Taxonomy of Digital Research Activities in the Humanities
I. Research Activities
Research activities are usually applied to one or several research objects. An article about modeling of manuscript properties would therefore be tagged with the tags “Modeling” and “Manuscript”. A plain text editor would be tagged with the tags “Writing” and “Code” and “Text”.
- Capture ► Capture generally refers to the activity of creating digital surrogates of existing cultural artefacts, or expressing existing artifacts in a digital representation (digitization). This could be a manual process (as in Transcribing) or an automated procedure (as in Imaging or DataRecognition). Such capture precedes Enrichment and Analysis, at least from a systematic point of view, if not in practice. The “1” is not part of the term, but used to indicate the term’s order in the research process.
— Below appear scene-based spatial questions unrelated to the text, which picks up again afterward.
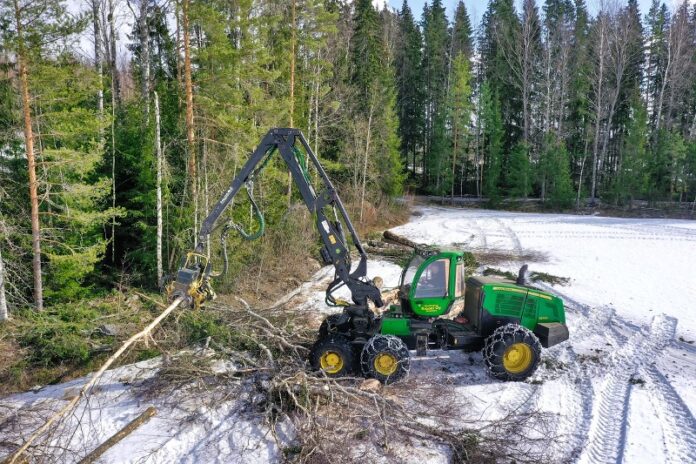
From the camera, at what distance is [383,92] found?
2889cm

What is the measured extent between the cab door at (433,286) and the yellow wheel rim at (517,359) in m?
1.33

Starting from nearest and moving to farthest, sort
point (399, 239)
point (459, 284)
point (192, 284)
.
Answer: point (192, 284)
point (459, 284)
point (399, 239)

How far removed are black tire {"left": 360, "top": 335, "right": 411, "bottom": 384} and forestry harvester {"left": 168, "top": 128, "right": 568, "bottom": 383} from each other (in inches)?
0.6

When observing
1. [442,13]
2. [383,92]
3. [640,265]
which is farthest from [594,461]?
[442,13]

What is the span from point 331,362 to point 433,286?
7.18 feet

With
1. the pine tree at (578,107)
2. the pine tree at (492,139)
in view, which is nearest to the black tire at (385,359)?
the pine tree at (492,139)

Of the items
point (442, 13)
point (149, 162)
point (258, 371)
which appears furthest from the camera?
point (442, 13)

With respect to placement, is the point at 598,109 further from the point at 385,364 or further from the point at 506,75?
the point at 385,364

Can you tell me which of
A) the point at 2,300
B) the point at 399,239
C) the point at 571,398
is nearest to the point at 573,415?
the point at 571,398

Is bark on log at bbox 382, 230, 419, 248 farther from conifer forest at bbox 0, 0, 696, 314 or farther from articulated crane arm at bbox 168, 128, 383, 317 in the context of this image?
articulated crane arm at bbox 168, 128, 383, 317

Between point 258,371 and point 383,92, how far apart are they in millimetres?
24100

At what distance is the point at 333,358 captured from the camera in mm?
7633

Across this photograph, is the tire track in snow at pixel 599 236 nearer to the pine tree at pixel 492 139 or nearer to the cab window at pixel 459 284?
the pine tree at pixel 492 139

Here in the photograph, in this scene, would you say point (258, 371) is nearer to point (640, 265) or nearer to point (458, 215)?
point (640, 265)
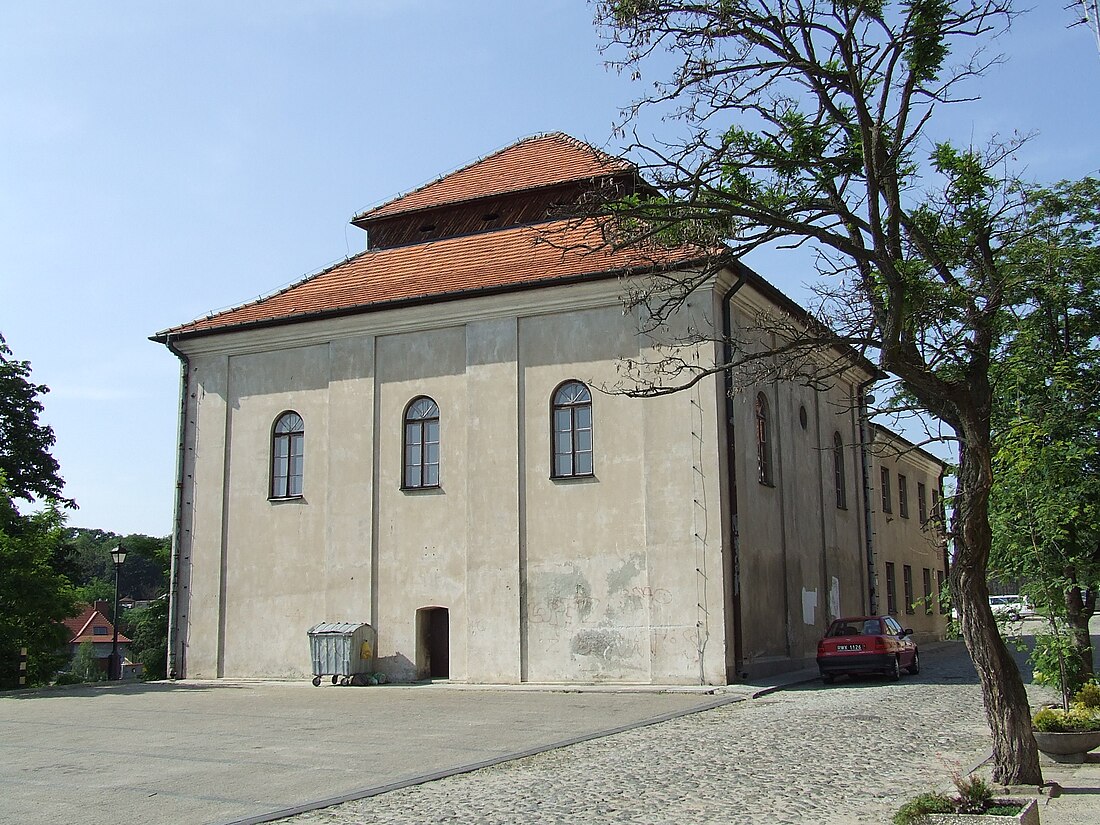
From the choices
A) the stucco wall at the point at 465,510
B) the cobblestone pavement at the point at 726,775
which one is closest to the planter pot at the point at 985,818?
the cobblestone pavement at the point at 726,775

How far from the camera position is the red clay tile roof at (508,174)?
25703mm

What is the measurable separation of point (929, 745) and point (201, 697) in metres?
14.4

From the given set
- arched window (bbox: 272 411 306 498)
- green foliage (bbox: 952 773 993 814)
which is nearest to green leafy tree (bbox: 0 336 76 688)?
arched window (bbox: 272 411 306 498)

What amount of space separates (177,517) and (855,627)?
16424 millimetres

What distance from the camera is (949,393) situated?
29.1 ft

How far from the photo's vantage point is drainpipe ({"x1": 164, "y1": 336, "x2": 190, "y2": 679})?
2553 cm

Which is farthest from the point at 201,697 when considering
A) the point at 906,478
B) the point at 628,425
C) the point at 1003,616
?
the point at 906,478

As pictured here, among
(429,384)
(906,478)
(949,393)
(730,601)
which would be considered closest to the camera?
(949,393)

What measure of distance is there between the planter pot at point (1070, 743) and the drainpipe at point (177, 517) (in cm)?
2060

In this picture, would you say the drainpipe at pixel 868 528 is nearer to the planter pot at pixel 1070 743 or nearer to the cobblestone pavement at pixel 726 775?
the cobblestone pavement at pixel 726 775

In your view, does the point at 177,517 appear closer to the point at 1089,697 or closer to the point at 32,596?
the point at 32,596

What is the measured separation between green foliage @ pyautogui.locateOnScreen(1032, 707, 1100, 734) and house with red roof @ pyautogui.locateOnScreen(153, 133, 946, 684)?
30.8ft

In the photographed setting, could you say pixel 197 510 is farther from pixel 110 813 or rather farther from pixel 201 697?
pixel 110 813

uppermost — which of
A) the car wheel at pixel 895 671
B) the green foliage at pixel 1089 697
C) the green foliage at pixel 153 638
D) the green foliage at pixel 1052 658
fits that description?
the green foliage at pixel 1052 658
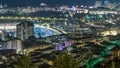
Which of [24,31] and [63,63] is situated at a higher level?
[63,63]

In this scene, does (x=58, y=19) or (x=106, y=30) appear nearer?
(x=106, y=30)

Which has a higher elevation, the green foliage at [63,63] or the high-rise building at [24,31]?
the green foliage at [63,63]

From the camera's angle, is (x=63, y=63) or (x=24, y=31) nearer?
(x=63, y=63)

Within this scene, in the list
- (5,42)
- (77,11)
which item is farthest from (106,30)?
(77,11)

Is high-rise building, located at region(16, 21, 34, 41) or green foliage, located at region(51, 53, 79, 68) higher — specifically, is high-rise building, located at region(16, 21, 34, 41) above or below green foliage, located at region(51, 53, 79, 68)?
below

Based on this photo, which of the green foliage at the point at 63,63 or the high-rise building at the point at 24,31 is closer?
the green foliage at the point at 63,63

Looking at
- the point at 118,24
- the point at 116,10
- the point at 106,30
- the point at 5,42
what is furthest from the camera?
the point at 116,10

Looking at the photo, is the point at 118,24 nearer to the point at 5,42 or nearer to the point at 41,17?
the point at 41,17

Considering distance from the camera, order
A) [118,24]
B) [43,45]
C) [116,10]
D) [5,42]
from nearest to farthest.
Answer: [43,45] < [5,42] < [118,24] < [116,10]

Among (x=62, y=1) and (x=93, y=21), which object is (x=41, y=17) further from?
(x=62, y=1)

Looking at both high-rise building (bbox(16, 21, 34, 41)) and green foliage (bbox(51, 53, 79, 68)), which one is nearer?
green foliage (bbox(51, 53, 79, 68))
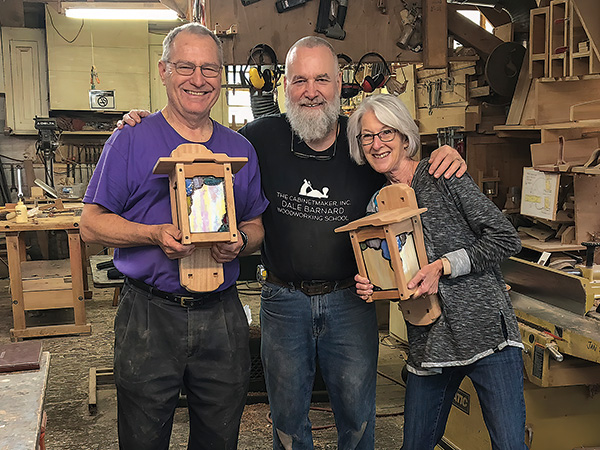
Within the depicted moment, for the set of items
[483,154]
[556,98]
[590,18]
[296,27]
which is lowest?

– Conversion refers to changing the file format of an object (e.g. converting a .wmv video to a .mov file as well as converting VHS into a digital format) without fundamentally changing the content or nature of the object. When conversion concerns metadata, it involves mapping one metadata schema to another. More fundamental “conversions”, such as converting a scanned page image to an editable text document, are better referred to using “DataRecognition”.
– Data Recognition, for example OCR, refers to the process of treating the immediate products of digital data capture (recording or imaging), such as digital facsimiles of texts or of sheet music, in a way to extract discrete, machine-readable units from them, such as plain text words, musical notes, or still or moving image elements (including, for example, face recognition).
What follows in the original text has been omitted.